Investigations into former medical resident dropped
The Ontario Provincial Police has dropped its investigation into a former medical resident accused by insurance companies of participating in a scheme to defraud them and “no charges were brought forward.”
“No charges have been laid and we cannot provide further details on the investigation,” Staff Sgt. Carolle Dionne told the Toronto Star.
The allegations against Dr. Danny Grossi, who is not licensed to practice medicine, first surfaced in May 2011, according to a report from the College of Physicians and Surgeons, given to the Star by Grossi’s lawyer.
According to the report, authored by a College committee, the Financial Services Commission of Ontario (FSCO) laid charges against him and other individuals, including their pain clinics, in 2012, for knowingly making false or misleading statements or representations to an insurer and for charging accident victims for services that weren’t provided.
Grossi, a former resident in anesthesiology at the University of Toronto, had also faced 16 charges under Ontario’s Insurance Act, as well as a probe by the Toronto Police. The insurance act charges have been dropped, according to the province’s insurance regulator. The Toronto Police probe has been abandoned and the College has decided not to take any action against Grossi, according to the 2017 report.
“The Committee takes no further action in this matter,” the report said. “A referral to the Discipline Committee is not warranted.”
Grossi told the Star in an interview: “I did absolutely nothing wrong, I was villainized. I was the actual victim in all of this.”
It has been nearly eight years since insurance companies accused Grossi, his pain clinic, and the others and their pain clinics, of stealing doctors’ electronic signatures and pasting them onto false claims for pricey accident treatments they then submitted to the insurance companies for a payout.
In 2015, two of the other defendants and their clinics agreed to pay administrative monetary penalties as part of a settlement with FSCO. The Minutes of Settlement in that case, obtained by the Star, said the defendants and their clinics admitted that between Jan. 1, 2010 and Dec. 31, 2010, the clinics submitted a series of motor vehicle accident benefit claims to insurers in Ontario for goods and services purportedly provided to people who claimed accident benefits. The clinics charged the insurers approximately $1.2 million for these goods and services.
Lawyers for the other defendants and their clinics did not respond to the Star’s request for comment.
Grossi is still defending several civil lawsuits brought by insurers, according to court records.
Grossi was licensed by the College of Physicians and Surgeons to practice medicine as a resident in anesthesiology until June 2011, according to the College’s website. He had been enrolled in the post-graduate training program when the allegations surfaced.

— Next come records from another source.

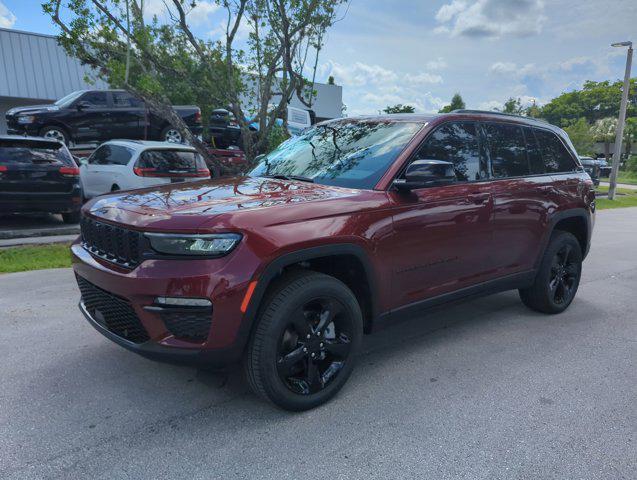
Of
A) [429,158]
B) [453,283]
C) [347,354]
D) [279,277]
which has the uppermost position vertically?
[429,158]

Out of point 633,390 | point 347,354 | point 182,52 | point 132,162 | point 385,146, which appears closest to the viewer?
point 347,354

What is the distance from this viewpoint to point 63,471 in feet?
7.98

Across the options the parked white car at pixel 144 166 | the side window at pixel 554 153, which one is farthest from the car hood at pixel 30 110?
the side window at pixel 554 153

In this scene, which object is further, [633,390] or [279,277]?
[633,390]

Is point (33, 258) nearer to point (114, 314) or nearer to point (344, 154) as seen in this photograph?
point (114, 314)

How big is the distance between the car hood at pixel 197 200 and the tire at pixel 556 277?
8.19 feet

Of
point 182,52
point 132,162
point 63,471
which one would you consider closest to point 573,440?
point 63,471

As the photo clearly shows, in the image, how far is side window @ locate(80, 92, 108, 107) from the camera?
1378 centimetres

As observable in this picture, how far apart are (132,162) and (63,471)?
324 inches

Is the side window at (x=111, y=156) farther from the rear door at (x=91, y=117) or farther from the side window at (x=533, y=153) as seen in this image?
the side window at (x=533, y=153)

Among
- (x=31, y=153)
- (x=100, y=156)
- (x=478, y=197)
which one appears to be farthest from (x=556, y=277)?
(x=100, y=156)

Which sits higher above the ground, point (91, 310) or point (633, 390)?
point (91, 310)

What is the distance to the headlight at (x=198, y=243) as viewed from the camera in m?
2.62

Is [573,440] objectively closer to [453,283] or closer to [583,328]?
[453,283]
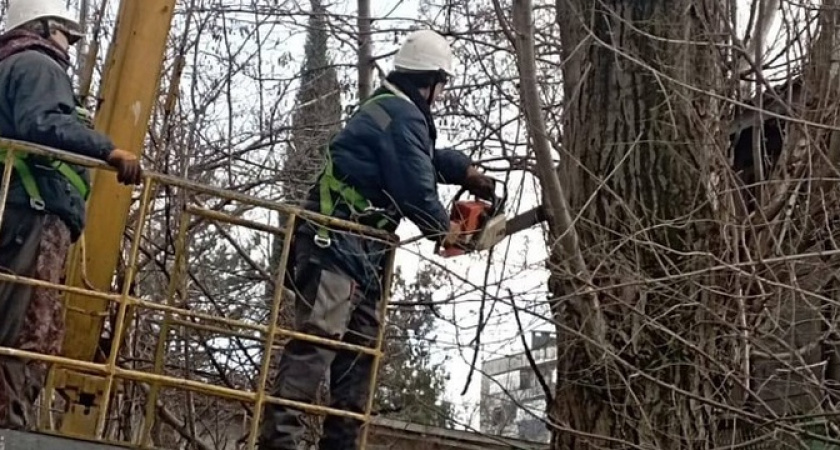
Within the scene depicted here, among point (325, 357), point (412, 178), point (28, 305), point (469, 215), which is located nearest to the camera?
point (28, 305)

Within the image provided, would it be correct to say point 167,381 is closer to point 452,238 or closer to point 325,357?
point 325,357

Over the 10 years of his enrollment, Grossi “was forced to take lengthy leaves from his studies to care for a seriously ill family member and did not complete the program,” his lawyer told the Star.
The College of Physicians and Surgeons committee concluded in its report that referring Grossi to the College’s discipline committee wasn’t warranted because, in part, the allegations were not proceeded with by FSCO, and Grossi, who hasn’t been licensed as a physician since 2011, isn’t in a position to bring the medical profession’s reputation into disrepute.